Lehman Bros, cinq ans après : d'où viendra la prochaine crise ?
Quel est le nom de la plus grande banque mondiale ? Question à tester avec ses amis. Le gagnant méritera quelques "bravos". Car bien peu de Français connaissent la banque ICBC, Banque industrielle et commerciale de Chine. Son implantation, en 2011, au coeur du quartier d'affaires parisien du boulevard Haussmann donne pourtant une idée de sa puissance : la ministre de l'Economie de l'époque, Christine Lagarde, a jugé utile de faire le déplacement au cocktail donné au Palais Brongniart pour célébrer l'ouverture de l'agence.

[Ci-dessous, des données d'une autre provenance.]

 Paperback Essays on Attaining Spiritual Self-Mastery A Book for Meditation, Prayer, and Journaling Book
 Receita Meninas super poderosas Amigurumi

Ce géant méconnu, première banque du monde en termes de capitalisation boursière, est suivi par une autre banque chinoise : la China construction Bank. Au total, quatre banques chinoises figurent parmi les sept premières banques du monde en termes de capitalisation financière. Et ces mastodontes, dont la taille n'a rien à envier à la defunte Lehman Brothers, ont de quoi donner quelques sueurs froides.
Créances "pourries"
Ce fut le cas au début de l'été, lorsque les clignotants ont soudain viré au rouge. Les taux se sont envolés en Chine, faisant penser que le système était en train de s'effondrer. En cause, la masse de crédits accordés. Entre 2009 et 2010, ils ont plus que doublé. Et quelle est la part de crédits "pourris" ? Environ 1% répondent les banques chinoises. Bien plus, estiment les investisseurs.

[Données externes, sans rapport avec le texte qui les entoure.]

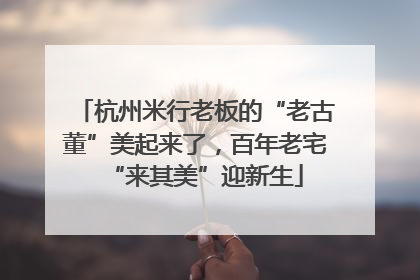 杭州米行老板的“老古董”美起来了，百年老宅“来其美”迎新生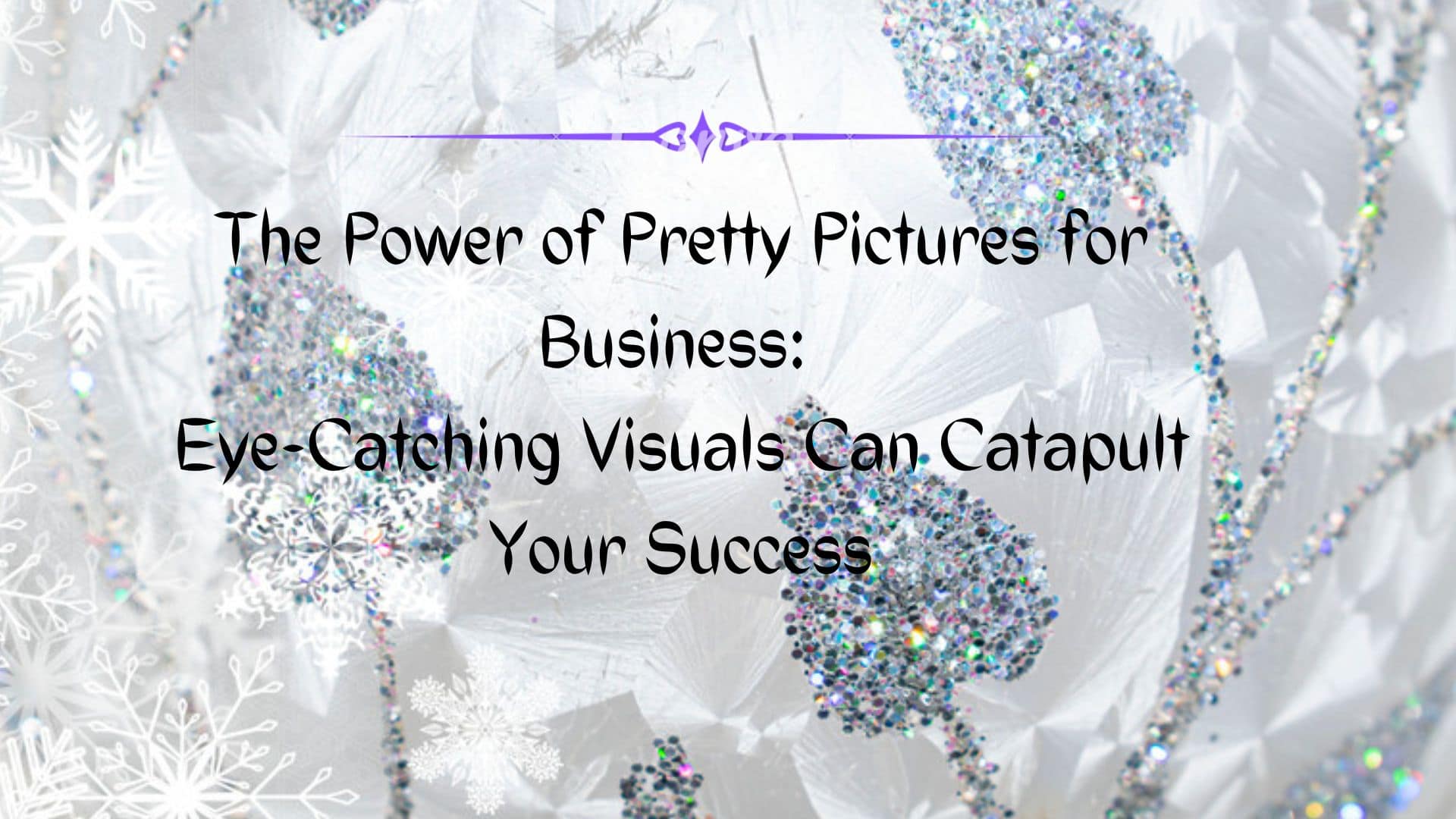 The Power of Pretty Pictures for Business: How Eye-Catching Visuals Can Catapult Your Brand’s Success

La méfiance est telle que les bons résultats dévoilés en septembre n'ont pas fait revenir ceux qui se sont enfuis. D'autant que les banques chinoises entretiennent des relations étroites avec le système des banques informelles dit shadow banking . Il draine tous ceux qui ne parviennent pas à se financer à travers les banques à pignon sur rue et le taux de créances douteuses y est probablement plus élevé encore : "le gros risque bancaire aujourd'hui, il est dans les pays émergeants, et notamment en Chine. Le futur Lehman, il est sans doute chinois ", explique l'analyste financier Hubert Tassin, de Bourse Academy.
Pas de cataclysme venant de Chine
Mais la fragilité, réelle ou présumée, des géants chinois laisse pour l'instant la finance américaine et européenne de marbre. Tout comme les banques des autres pays émergents, qui font face à des replis de capitaux vers les pays développés, maintenant que les marchés comprennent qu'ils n'y trouveront pas les taux de croissance qu'ils espéraient. L'activité des banques chinoises est encore très largement tournée vers la Chine elle-même ou sa diaspora. Et un effondrement majeur n'aurait pas le même impact que celui de Lehman Brothers : "Effectivement on a un système chinois opaque, où il y a sans doute beaucoup de prêts non remboursables et une très grande fragilité du système bancaire. Mais en même temps, la Chine a beaucoup de réserves. Elle a la capacité de venir au secours de telle ou telle banque en cas de problème. Les banques chinoises sont encore mal intégrées dans le système financier mondial et donc, a priori, il peut y avoir des problèmes en Chine, mais on voit mal un cataclysme mondial partir de Chine telle qu'elle est actuellement ", rassure l'économiste Henri Sterdyniak, directeur du département économie de la mondialisation à l'OFCE.
Fragilités européennes
L'Europe et les Etats-Unis n'en respirent pas forcément mieux pour autant. Car les fêlures demeurent à l'intérieur de leur système. A commencer par la zone euro, dont certains pays, comme la Grèce, l'Espagne, le Portugal, l'Italie ou l'Irlande restent fragiles face à une éventuelle poussée de spéculation. La question du remboursement - ou non - de leur dette est aussi loin d'être tranchée alors que leurs économies frisent parfois la mort cérébrale.
A cela s'ajoutent les contradictions d'un système qui joue la politique de l'autruche, en restant basé sur l'endettement, sans être tout à fait clair vis à vis des banques qui oscillent entre une réglementation devenue plus draconienne depuis cinq ans et la persistance de paradis fiscaux où elles restent quasiment sans contrainte. Et la banque informelle ne se développe pas qu'en Chine. Les recherches de financement passent aussi de plus en plus par d'autres acteurs que les banques. Les assurances, entre autres, y prennent du poids, voire directement une recherche sur les marchés via les places boursières. Des places boursières qui ne sont pas moins instables qu'il y a cinq ans.